Madame P. Gusdorf 22 rue du Chalet 22 Caudéran
Taza, le 25 Juillet 1916
Ma Chérie,
J’ai en mains tes lignes du 16 et les journaux jusqu’à ce même jour ; ma lettre du 22 avec réponse à ton rapport te sera parvenue à temps. Nul doute que 2 à 3 cartes de la colonne arriveront encore. Je sais d’une façon certaine que le 30 Juin j’ai mis une carte à la poste à Matmatta (1) après l’avoir eue pendant 3 jours dans la poche. Une autre carte est partie des Benim Gara (2) le 3 ou 4 Juillet avec un muletier de notre Compagnie, ce qui fera en tout 2 lettres et 5 à 6 cartes pendant toute la colonne, soit 2 par semaine.

*CONSIGNES*.
(A) Restitue mot pour mot le passage de la lettre allant de « Madame P. Gusdorf » à « 2 par semaine. ».
(B) Relève tous les noms de localités cités dans la lettre, en-tête compris.

*DONNÉES PRÉSENTÉES*.
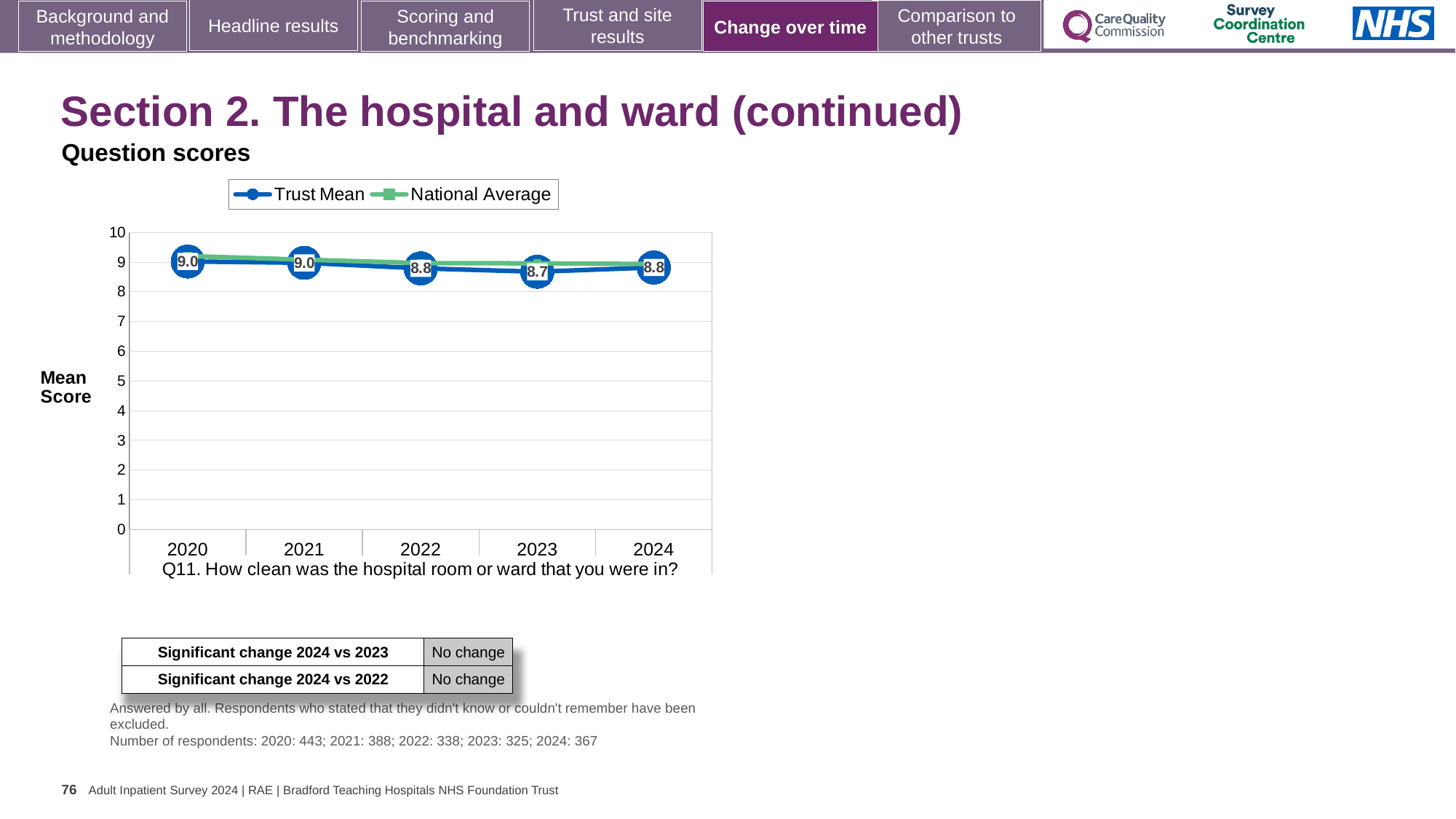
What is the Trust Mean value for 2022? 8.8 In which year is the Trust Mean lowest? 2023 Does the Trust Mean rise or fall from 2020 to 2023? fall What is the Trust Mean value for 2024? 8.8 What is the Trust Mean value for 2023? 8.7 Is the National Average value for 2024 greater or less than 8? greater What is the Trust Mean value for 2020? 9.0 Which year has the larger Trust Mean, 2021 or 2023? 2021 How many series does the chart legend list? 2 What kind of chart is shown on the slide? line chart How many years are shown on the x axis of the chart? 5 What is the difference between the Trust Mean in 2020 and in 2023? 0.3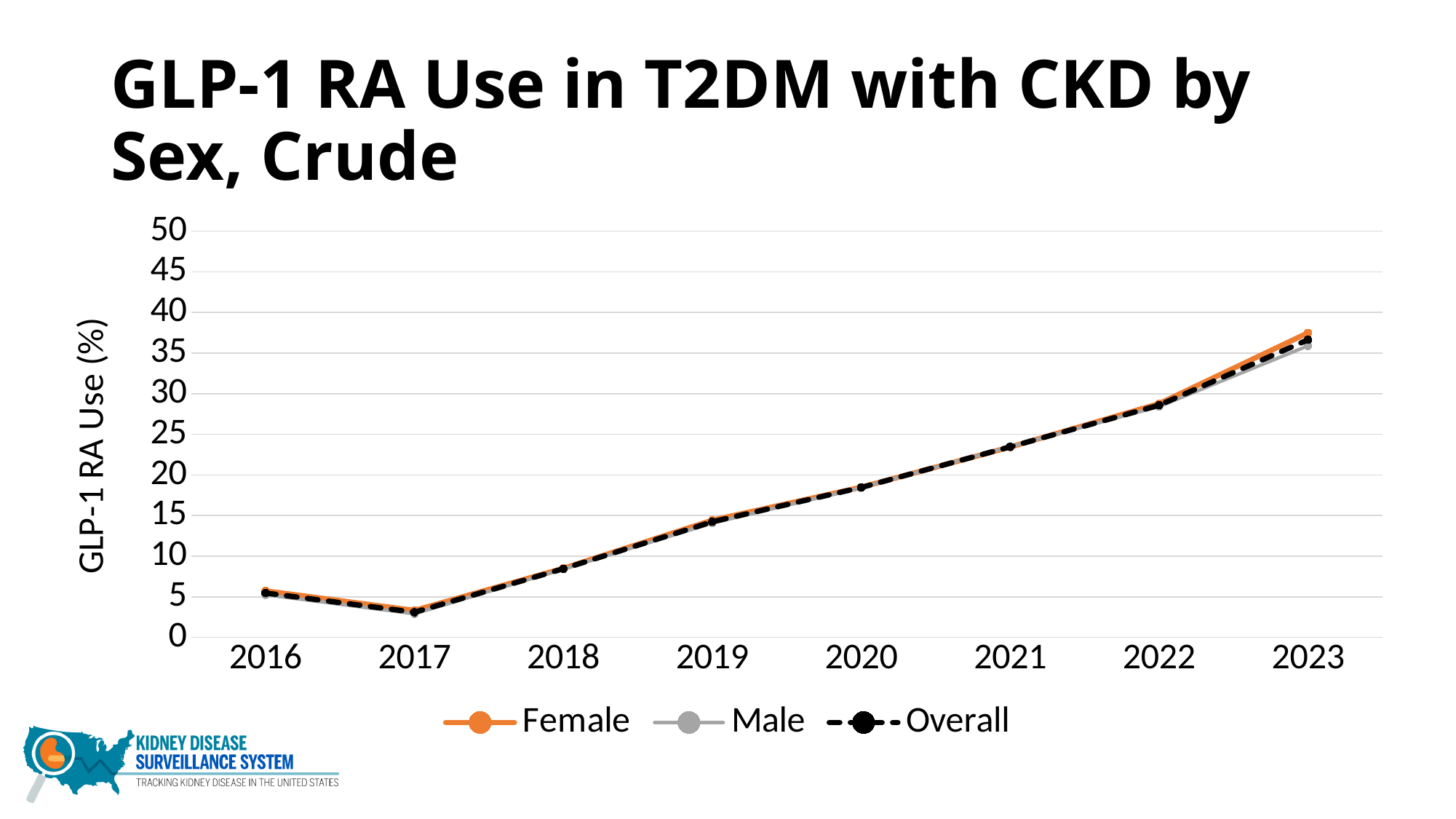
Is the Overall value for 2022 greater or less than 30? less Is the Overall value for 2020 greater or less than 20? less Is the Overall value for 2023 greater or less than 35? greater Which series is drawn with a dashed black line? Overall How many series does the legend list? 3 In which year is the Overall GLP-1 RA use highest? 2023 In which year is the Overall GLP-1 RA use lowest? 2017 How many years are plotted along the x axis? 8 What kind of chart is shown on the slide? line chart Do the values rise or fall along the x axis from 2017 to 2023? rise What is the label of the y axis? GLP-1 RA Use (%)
---
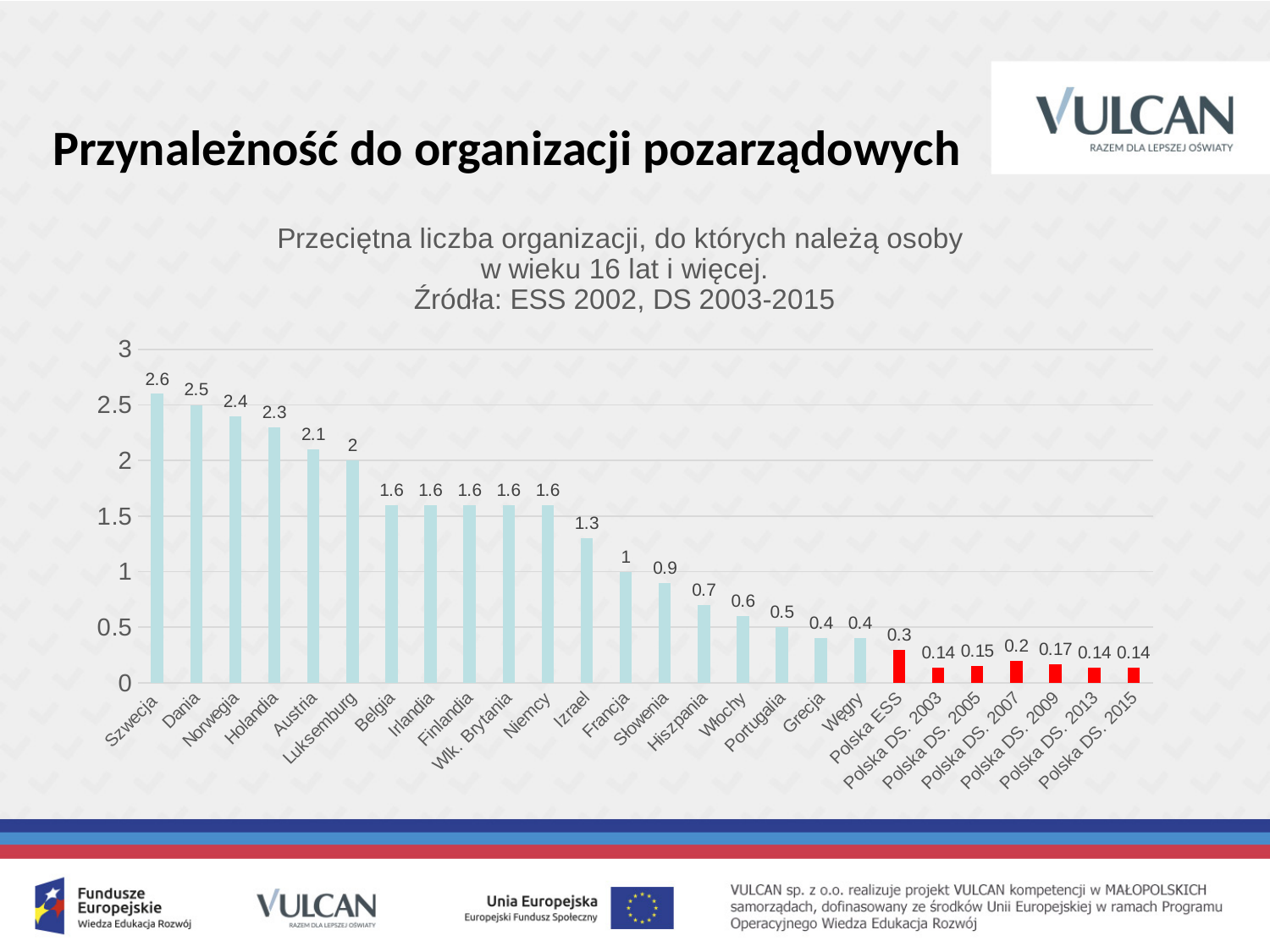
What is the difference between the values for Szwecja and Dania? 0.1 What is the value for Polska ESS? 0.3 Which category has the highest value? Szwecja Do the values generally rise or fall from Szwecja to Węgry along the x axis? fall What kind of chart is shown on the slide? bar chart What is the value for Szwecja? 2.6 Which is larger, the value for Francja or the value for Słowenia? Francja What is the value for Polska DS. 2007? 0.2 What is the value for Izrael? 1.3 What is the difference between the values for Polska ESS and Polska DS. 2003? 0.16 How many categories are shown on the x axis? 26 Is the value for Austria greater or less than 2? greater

*RÉPONSES ATTENDUES*.
(A)
Madame P. Gusdorf 22 rue du Chalet 22 Caudéran
Taza, le 25 Juillet 1916
Ma Chérie,
J’ai en mains tes lignes du 16 et les journaux jusqu’à ce même jour ; ma lettre du 22 avec réponse à ton rapport te sera parvenue à temps. Nul doute que 2 à 3 cartes de la colonne arriveront encore. Je sais d’une façon certaine que le 30 Juin j’ai mis une carte à la poste à Matmatta (1) après l’avoir eue pendant 3 jours dans la poche. Une autre carte est partie des Benim Gara (2) le 3 ou 4 Juillet avec un muletier de notre Compagnie, ce qui fera en tout 2 lettres et 5 à 6 cartes pendant toute la colonne, soit 2 par semaine.

(B)
Caudéran
Taza
Matmatta
Benim Gara